Yahoo has it all. Now it just needs to streamline it all together, make it SO simple to do, and market this marketplace.
Small businesses currently waste a lot of precious time and energy (and money) trying to figure out how to market, how to get themselves online, how to find resources, making a lot of the same repeated mistakes those before them did. Even when they are able to put together a website and get an online presence, the chances of JoeBlow customer running across exactly what he needs from Small Company X who can't afford any PPC or the like is quite iffy.
Consider my mother as an example. She has a hobby of creating custom wool mittens through a long process of boiled wool and custom designs. She sells them at craft fairs, little craft shops and the like. Her reach is very limited. She tried Ebay, but wasn't able to deal with the constant auctions and so on. She knows the basics of a computer, and with clear instructions could figure out how to take pictures of her mittens and put them on a website.
Now here's the problem. She'd pay $10/month to host her site IF it would drive traffic to it. If it's worth her time and money. So IF it were part of a huge network of small businesses selling their wares, it would be worth it. If Yahoo would make it very simple for her to create a basic website with a payment portal, notify her of questions, orders, and so forth, shield her personal contact information from the general public, provide resources for her to handle complaints (thru a 3rd party or whatever, just make it easy and available) - and create the environment for her to sell her product, she'd be there. Don't nickel & dime the sellers with fees for every little thing - create bundled packages so there are no surprises. Small businesses live and die by a few dollars.
Dealing with hosting, marketing, selling, shipping, customer questions & complaints is way too much for most small businesses to do well if they have to piecemeal the parts together and try to manage all of the moving parts while saving money.
But most importantly, a world bazaar online where all of these little shops are linked together, easily navigated, easily found, easily discovered.
The power of 25.8 million small businesses in the US (alone) is nothing to sneeze at. Some of the search engines are trying to do a bit more of local search but if I want to find "mittens" I can't go to the phone book, but I also get way too many results to wade through (many of them irrelevant) doing a random online search. If I were going to a marketplace destination where I could peruse lots of different sellers of lots of different mitten types - well, it's a market that's currently not being served. Yahoo should be the one to do it.

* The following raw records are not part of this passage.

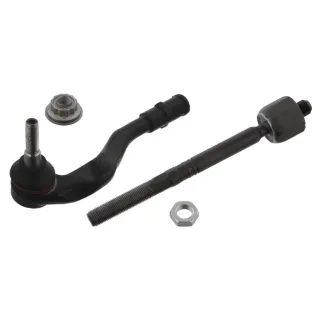 Febi Spurstange vorne links Audi A4 A5 Q5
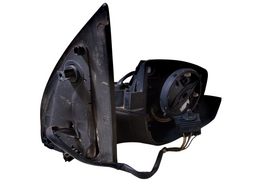 RETROVISOR DIREITO ELETRICO SAVEIRO G5 2008 A 2012 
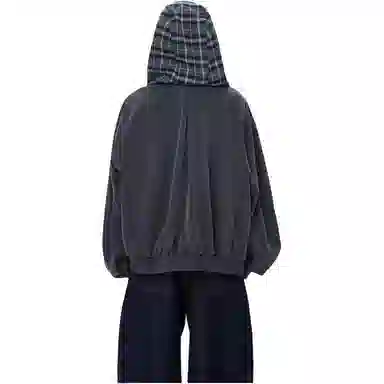 THE AIER cleanfitins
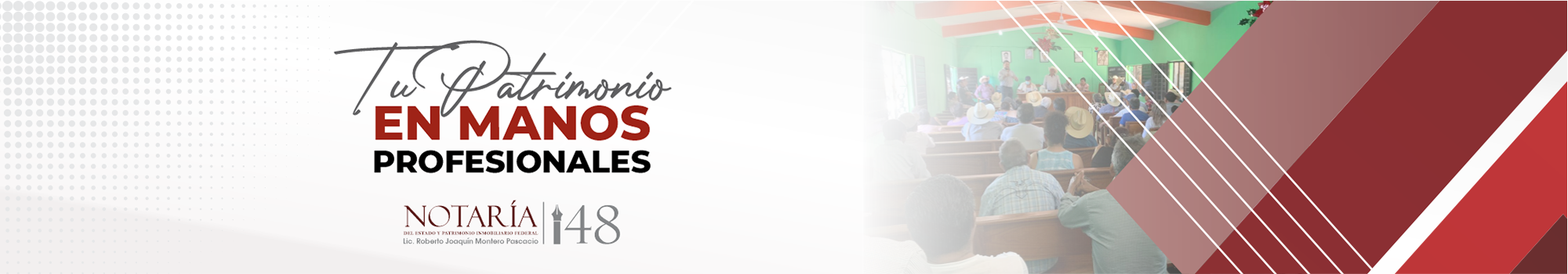 logo-servicios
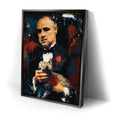 Thumbnail image 2 for Vito
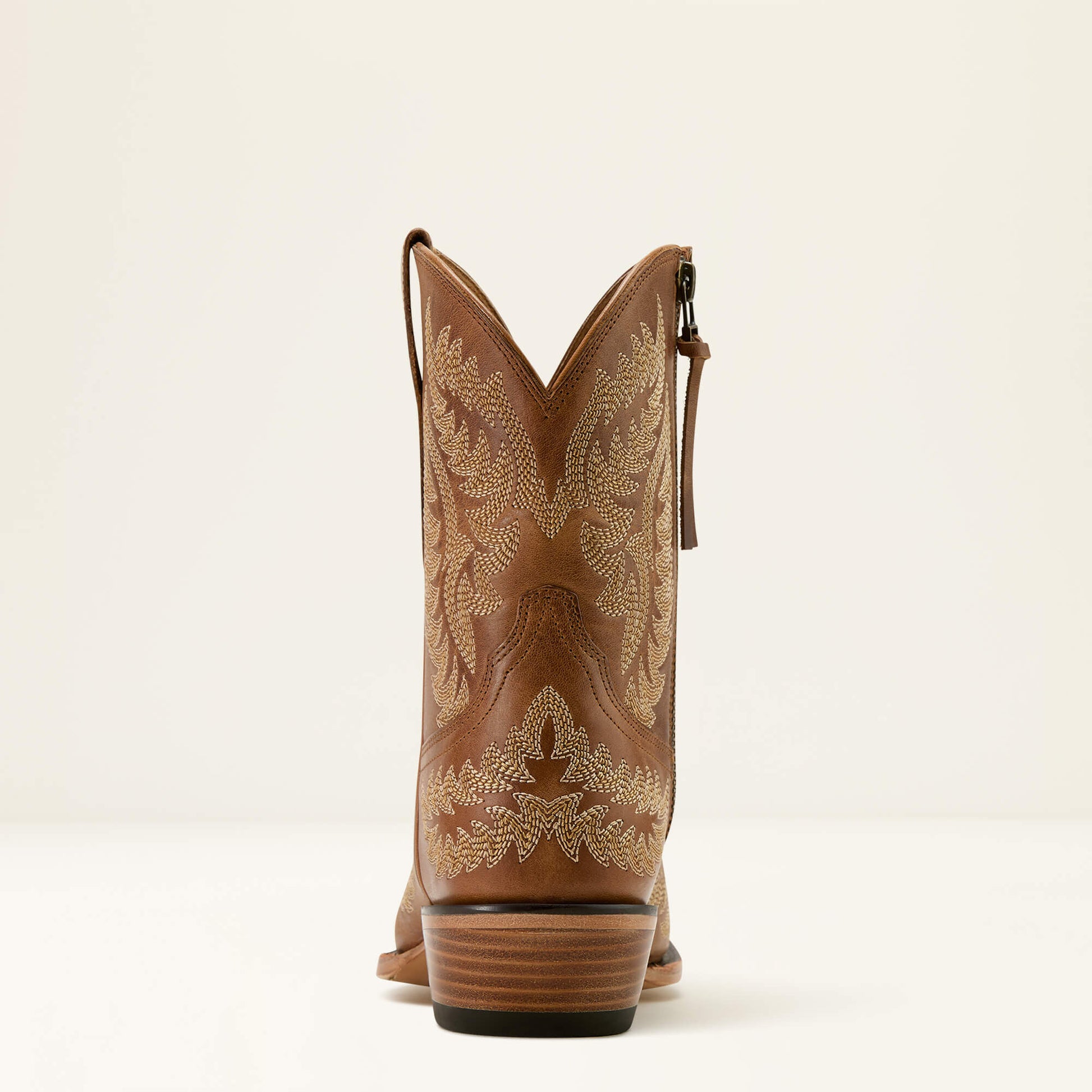 Ariat Cate Western Boot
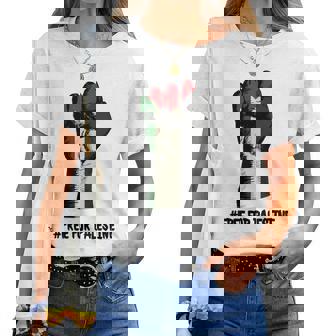Palestina Gratis Para Hombre Y Manga Larga Camiseta de mujer - Regaloses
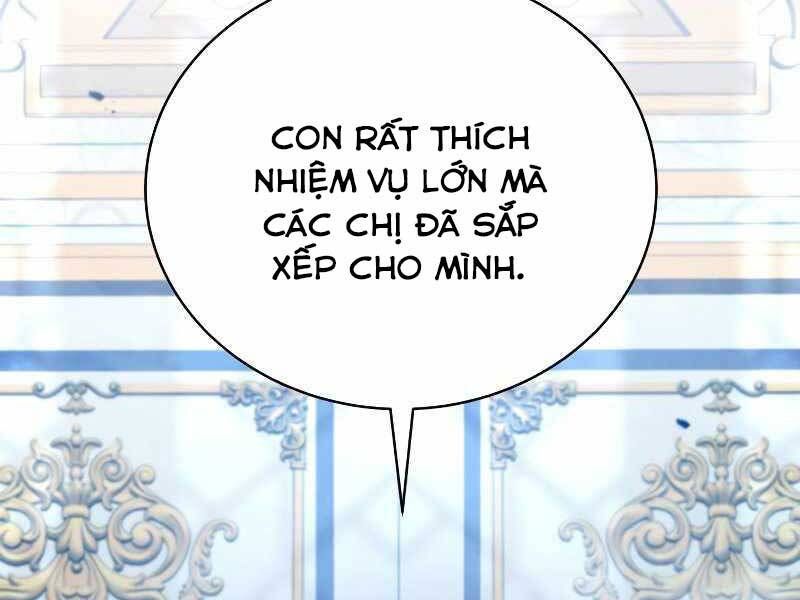 đọc truyện Con Trai Út Của Gia Đình Kiếm Thuật Danh Tiếng Chương 29 ảnh 3 tại Truyện Dạ Ký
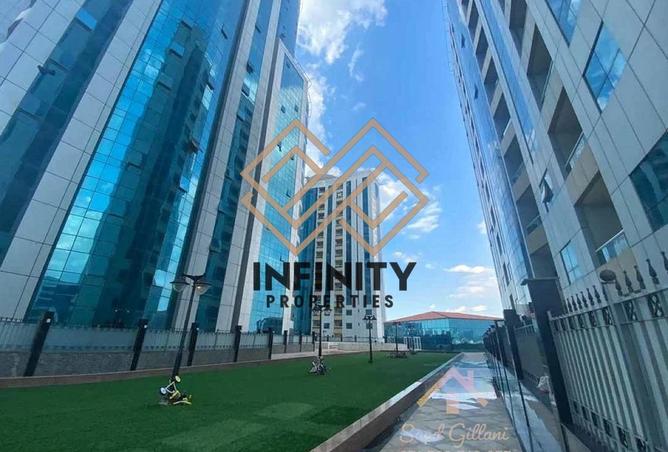 72725283 - صورة العقار 3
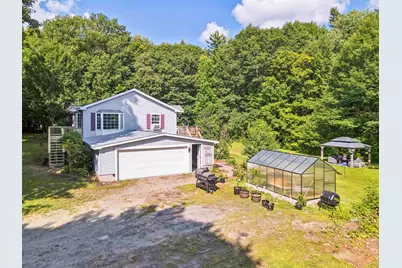 352 Methodist Hill Road, Enfield, NH 03748 - Photo 17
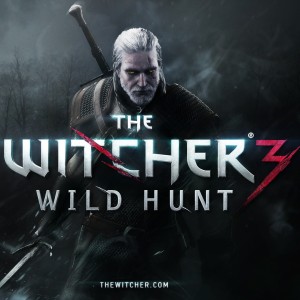 CD Projekt: The Witcher 3 graficamente fantastico anche su console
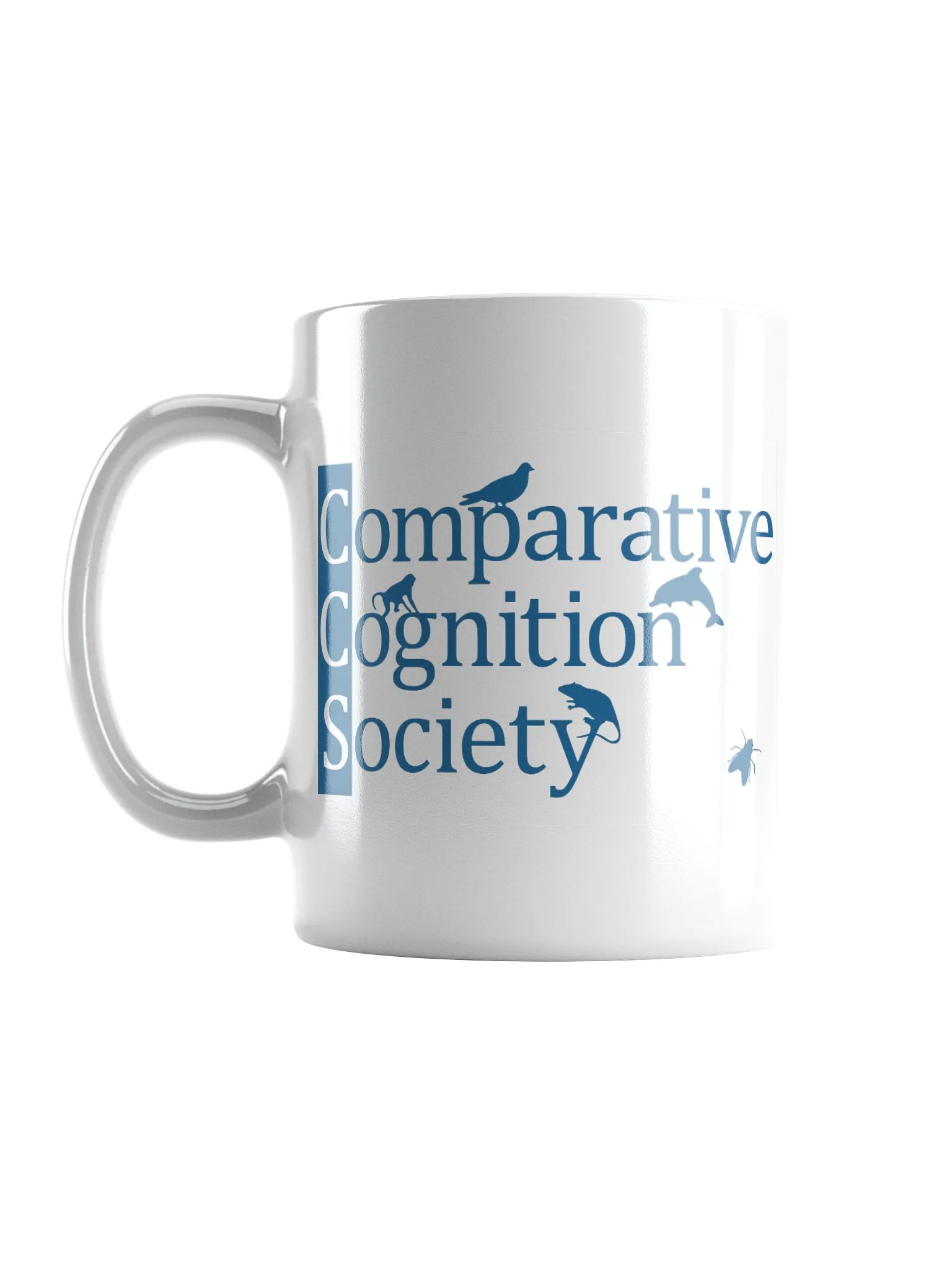 CCS mug product image (18)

Updated: I forgot to post Mathew Ingram's link to his article about laughing at Google being scared of Facebook:
http://www.mathewingram.com/work/2007/10/16/google-scared-of-facebook-puh-leeze/Updated 10/26: Microsoft's numbers are
in: profit up 23%, a reported net income of $4.29 billion, or 45 cents a share, revenue of $13.76 billion, an increase of 27 percent from a year earlier. (
That's the kind of "irrelevant I'd like my company to be!)